Columnists

Genealogy Corner… I Seek Dead People!

Issue 31.12

A friend of mine sent me an email full of genealogy funnies that I thought our readers would enjoy.  My family tree is a few branches short! All help appreciated.  My family coat of arms ties at the back … is that normal?  My ancestors must be in a witness protection program!

Shake your family tree and watch the nuts fall!  My hobby is genealogy; I raise dust bunnies as pets.  How can one ancestor cause so much TROUBLE?!  I looked into my family tree and found out I was a sap…  I’m not stuck – I’m ancestrally challenged.  I’m searching for myself; have you seen me? 

If only people came with pull-down menus and on-line help.  Isn’t genealogy fun?  The answer to one question leads to two more!  Its 2012 … do you know where your great-great grandparents are?  A family tree can wither if no one tends its roots.  A new cousin a day keeps the boredom away.  After 30 days unclaimed ancestors will be adopted.  Any family tree produces some lemons, some nuts, and a few bad apples. 

Ever find an ancestor HANGING from the family tree?  Floor: The place for storing your priceless genealogical records.  Gene-Allergy: It’s a contagious disease but I love it.  Genealogists are time unravelers.  Genealogy is like playing hide and seek, they hide…I seek.  Genealogy: Tracing yourself back to better people.  “Crazy” is a relative term in my family.  A pack rat is hard to live with but makes a fine ancestor. 

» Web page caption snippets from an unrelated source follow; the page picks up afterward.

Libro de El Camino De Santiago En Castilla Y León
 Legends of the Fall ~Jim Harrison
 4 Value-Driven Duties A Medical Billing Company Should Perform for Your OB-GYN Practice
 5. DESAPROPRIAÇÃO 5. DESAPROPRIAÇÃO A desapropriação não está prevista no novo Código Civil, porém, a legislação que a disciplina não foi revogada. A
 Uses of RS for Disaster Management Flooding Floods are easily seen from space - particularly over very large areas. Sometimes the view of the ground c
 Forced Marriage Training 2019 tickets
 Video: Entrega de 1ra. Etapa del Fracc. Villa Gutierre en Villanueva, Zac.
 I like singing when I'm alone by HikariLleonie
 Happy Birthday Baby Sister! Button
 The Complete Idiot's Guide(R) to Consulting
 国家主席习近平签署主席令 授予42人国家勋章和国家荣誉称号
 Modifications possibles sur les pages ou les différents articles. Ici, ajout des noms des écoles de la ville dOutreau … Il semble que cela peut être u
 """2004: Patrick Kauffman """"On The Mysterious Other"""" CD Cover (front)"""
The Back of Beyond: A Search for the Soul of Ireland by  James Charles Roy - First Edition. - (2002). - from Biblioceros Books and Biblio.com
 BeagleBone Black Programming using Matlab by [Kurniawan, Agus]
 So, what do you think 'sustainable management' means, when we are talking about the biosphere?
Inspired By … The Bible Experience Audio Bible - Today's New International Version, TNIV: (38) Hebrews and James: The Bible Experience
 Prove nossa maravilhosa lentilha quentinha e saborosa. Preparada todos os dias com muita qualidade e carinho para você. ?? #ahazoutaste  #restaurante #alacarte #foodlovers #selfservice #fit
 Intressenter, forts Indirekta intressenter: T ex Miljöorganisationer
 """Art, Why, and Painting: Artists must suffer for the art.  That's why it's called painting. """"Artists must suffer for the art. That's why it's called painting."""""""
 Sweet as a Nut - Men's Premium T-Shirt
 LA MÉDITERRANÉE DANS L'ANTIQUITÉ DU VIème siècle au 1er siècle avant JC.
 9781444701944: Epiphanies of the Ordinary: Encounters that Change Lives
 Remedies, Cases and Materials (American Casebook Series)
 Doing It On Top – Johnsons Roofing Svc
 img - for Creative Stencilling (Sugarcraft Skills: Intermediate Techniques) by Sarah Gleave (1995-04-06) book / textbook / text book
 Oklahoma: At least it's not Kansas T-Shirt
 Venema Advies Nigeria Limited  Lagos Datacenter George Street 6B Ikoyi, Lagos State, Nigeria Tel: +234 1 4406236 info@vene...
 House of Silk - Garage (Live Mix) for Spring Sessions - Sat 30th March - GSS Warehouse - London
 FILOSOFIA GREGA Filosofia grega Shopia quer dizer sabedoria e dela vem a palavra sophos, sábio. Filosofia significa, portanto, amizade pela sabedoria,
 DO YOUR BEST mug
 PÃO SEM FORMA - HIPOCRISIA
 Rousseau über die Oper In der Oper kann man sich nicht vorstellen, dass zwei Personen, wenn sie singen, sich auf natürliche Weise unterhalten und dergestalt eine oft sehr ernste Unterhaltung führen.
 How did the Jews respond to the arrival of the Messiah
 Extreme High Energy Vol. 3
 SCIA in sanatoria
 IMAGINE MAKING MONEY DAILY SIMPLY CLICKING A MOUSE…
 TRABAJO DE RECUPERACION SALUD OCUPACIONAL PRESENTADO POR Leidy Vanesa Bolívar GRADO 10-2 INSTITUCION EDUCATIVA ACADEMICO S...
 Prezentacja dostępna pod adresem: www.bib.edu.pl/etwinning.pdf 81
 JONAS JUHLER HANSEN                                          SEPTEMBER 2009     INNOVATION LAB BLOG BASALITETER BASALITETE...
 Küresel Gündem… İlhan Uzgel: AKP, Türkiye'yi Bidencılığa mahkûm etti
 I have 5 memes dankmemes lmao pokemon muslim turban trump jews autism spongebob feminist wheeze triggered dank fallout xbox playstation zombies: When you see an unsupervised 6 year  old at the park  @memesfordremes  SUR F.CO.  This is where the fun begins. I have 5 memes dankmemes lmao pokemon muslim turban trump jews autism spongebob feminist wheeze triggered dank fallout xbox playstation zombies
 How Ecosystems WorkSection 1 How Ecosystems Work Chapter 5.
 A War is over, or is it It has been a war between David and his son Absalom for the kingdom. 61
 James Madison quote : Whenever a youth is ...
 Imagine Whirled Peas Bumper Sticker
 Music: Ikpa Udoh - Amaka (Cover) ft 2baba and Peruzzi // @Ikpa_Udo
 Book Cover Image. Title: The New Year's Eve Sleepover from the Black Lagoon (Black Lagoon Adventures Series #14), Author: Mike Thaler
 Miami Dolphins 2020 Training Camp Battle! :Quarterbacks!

I want to find ALL of them! So far I only have a few thousand.  I should have asked them BEFORE they died!  I think my ancestors had several “bad heir” days.  I’m always late; my ancestors must have arrived on the June flower.  Only a genealogist regards a step backwards as progress.  Heredity: Everyone believes in it until their children act like fools!  It’s an unusual family that hath neither a lady of the evening nor a thief.  Many a family tree needs pruning.  Shh! be very, very quiet … I’m hunting forebears.

That’s strange, half my ancestors are WOMEN!  Snobs talk as if they had begotten their own ancestors.  I’m not sick; I’ve just got fading genes.  Genealogists live in the past lane.  All right, everybody out of the gene pool!  Documentation: the hardest part of genealogy.  Genealogy: Chasing your own tale!  Genealogy … will I ever find time to mow the lawn again?  I researched my family tree … and apparently I don’t exist.